Regarding treatment options for metastatic breast cancer patients, options are targeted therapies (endocrine therapy or molecularly targeted agents such as trastuzumab or lapatinib) or systemic chemotherapy. Choice of treatment will be dictated by the IHC profile and patient’s symptoms. Patients with TNBC lack known drug targets (ER, PgR, and HER2); hence they are treated with chemotherapy [6, 8, 23]. Surgery and radiotherapy are usually used with palliative intent, for symptom relief [6]. Surgery is mainly indicated to treat complications such as bleeding, perforation, or obstruction [6, 10, 15]. In selected cases, surgery may increase survival [24]. Survival rate of patients who undergo treatment averages 24 months and is being improved by new systemic therapies [25]. In this case surgery was indicated due to intestinal obstruction and adjuvant chemotherapy (carboplatin and paclitaxel) was selected according to the diagnosis of triple-negative breast cancer metastasis. Currently, 20 months into follow-up, the patient is asymptomatic and free of known disease recurrence.

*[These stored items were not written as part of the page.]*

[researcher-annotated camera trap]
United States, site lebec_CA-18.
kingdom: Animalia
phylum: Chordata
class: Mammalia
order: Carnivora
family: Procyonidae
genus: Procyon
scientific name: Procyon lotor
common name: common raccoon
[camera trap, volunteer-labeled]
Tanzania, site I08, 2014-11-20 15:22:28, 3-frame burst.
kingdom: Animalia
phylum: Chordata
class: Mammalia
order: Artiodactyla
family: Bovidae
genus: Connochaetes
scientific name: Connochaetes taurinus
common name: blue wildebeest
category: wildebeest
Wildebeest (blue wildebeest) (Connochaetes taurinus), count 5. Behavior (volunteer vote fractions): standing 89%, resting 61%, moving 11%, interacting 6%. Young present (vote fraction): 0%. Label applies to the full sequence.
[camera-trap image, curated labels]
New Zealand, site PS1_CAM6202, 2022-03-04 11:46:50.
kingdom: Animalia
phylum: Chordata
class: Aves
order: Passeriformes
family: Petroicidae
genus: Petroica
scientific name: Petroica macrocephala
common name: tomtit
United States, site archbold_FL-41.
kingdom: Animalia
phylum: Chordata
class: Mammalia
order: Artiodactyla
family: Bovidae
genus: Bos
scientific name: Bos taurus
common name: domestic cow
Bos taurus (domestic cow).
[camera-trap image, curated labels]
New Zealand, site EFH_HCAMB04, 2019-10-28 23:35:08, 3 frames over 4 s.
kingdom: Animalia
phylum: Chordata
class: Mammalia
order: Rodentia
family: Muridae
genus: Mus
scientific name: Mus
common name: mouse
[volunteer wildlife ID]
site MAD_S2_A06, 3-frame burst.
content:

This manuscript alerts clinicians to the importance of being attentive to gastrointestinal symptoms in breast cancer patients, no matter how long ago the breast cancer was diagnosed, as they can be the first sign of GI tract metastases. This can lead to a correct diagnosis, which can allow the patient to have the necessary treatment. The relevance of this case is also related to the fact that diagnosis of breast cancer metastases to GI tract more than 5 years after initial cancer treatment can be a challenge, especially if it is a single metastasis to GI tract of a TNBC, in which case the IHC alone may not be enough for a diagnosis. It was the combination of available clinical history, histology, and IHC that allowed for a correct diagnosis.

4. Conclusion

Although rare, GIT breast cancer metastases can occur. It is important for physicians to keep in mind that clinical presentation is random and nonspecific, and that GI complaints can occur years after initial disease. It should also be remembered that this pattern of metastatic spread is not limited to LC but may also be seen with the commoner DC. Diagnosis should be quick and prompt intervention guaranteed. Patients should be offered surgery in cases of complication or for symptomatic relief.

A written and signed consent to publish the information was obtained from the patient prior to submission of the paper.

Competing Interests

The authors have no conflict of interests regarding the publication of this paper.